#### EXERCISE BRIEF
Answer from the 2007 Ms. Olympia text:
(a) Which number Ms. Olympia competition was the 2007 contest?
(b) How much prize money went to the third-place finisher?
(c) What did contestants do in Round 3?

#### SOURCE TEXT
········

- Promotion: IFBB
- Date: September 27, 2007
- Venue: South Hall in the Las Vegas Convention Center and Orleans Arena at The Orleans Hotel and Casino
- City: Winchester and Paradise, Nevada, United States

Event chronology
| 2006 Ms. Olympia | 2007 Ms. Olympia | 2008 Ms. Olympia |

= 2007 Ms. Olympia =

Women's professional bodybuilding competition

The 2007 Ms. Olympia contest
is an IFBB professional bodybuilding competition and part of Joe Weider's Olympia Fitness & Performance Weekend 2007 was held on September 27, 2007, at the South Hall in the Las Vegas Convention Center in Winchester, Nevada and in the Orleans Arena at The Orleans Hotel and Casino in Paradise, Nevada. It was the 28th Ms. Olympia competition held. Other events at the exhibition include the Mr. Olympia, Fitness Olympia, and Figure Olympia contests.

==Prize money==
- 1st – $30,000
- 2nd – $18,000
- 3rd – $10,000
- 4th – $7,000
- 5th – $4,000
- 6th – $2,000
Total: $71,000

==Rounds==
- Round 1 + Round 2 (Symmetry and Muscularity/Conditioning Rounds): Judges evaluated balance, proportion, muscle size, and definition.
- Round 3 (Compulsory Poses Round): Contestants performed mandatory poses to highlight specific muscle groups.

········

#### EXTRACTED DATA

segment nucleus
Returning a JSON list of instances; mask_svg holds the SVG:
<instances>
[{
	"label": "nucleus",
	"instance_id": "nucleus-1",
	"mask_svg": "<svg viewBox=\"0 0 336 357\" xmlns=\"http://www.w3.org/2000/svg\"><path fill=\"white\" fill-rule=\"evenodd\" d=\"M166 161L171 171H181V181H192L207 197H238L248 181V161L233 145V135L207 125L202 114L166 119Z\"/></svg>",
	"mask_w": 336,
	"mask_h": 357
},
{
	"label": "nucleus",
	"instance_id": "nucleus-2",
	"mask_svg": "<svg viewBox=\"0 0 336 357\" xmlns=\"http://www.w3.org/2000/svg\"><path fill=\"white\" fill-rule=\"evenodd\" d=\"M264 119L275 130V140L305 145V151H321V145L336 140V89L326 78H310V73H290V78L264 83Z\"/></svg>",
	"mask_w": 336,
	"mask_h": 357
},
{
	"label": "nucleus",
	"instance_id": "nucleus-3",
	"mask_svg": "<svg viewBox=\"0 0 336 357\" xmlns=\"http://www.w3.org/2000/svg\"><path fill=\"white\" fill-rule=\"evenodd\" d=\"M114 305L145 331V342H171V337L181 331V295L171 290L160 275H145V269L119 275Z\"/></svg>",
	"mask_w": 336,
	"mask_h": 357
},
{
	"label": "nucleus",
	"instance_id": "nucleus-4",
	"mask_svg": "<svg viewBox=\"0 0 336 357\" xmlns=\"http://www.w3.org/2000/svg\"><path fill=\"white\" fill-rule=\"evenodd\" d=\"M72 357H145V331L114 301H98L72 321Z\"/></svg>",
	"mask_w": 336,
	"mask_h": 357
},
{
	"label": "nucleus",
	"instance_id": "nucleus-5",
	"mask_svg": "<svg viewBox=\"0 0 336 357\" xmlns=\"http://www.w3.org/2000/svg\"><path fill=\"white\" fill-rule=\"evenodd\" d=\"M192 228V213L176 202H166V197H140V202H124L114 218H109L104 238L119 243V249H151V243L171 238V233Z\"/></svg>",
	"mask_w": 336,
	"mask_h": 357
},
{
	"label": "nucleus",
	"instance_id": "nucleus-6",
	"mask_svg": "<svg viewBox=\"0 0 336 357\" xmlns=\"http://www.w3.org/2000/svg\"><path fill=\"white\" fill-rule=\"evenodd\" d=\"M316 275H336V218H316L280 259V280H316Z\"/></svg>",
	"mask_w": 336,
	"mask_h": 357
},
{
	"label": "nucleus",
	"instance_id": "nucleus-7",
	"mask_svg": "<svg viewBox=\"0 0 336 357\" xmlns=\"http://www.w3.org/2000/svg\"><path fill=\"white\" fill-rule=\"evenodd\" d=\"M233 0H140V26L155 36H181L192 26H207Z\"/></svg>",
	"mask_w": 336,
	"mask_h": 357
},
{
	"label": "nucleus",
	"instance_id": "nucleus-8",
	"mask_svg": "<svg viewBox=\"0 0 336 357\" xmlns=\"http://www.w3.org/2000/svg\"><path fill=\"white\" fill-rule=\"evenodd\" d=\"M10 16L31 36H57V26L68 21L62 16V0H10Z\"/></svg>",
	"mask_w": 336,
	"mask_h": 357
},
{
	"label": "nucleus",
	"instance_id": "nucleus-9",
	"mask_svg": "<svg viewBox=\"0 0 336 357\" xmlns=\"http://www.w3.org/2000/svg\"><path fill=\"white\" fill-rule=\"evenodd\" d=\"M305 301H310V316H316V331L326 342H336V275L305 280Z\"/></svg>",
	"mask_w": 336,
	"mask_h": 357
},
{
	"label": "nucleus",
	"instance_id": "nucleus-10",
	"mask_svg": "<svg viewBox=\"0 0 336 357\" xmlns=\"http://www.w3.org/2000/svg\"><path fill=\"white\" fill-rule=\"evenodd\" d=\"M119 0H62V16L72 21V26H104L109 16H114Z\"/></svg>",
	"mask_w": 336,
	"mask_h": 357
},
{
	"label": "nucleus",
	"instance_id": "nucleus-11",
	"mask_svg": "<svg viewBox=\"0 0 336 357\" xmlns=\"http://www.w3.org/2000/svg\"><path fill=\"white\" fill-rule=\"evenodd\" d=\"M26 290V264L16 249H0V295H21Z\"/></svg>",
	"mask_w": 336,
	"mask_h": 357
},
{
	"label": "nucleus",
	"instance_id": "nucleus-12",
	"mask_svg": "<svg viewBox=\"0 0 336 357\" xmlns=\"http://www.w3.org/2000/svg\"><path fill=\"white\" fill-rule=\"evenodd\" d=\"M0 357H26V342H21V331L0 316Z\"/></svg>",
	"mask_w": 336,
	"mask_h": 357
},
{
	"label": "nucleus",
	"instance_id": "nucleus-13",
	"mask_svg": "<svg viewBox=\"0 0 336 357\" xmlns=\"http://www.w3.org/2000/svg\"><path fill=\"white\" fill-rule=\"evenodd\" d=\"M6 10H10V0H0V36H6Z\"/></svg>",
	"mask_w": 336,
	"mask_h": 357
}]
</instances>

········

#### TASK OUTPUT
(a) It was the 28th Ms. Olympia competition.
(b) $10,000.
(c) They performed mandatory poses to highlight specific muscle groups.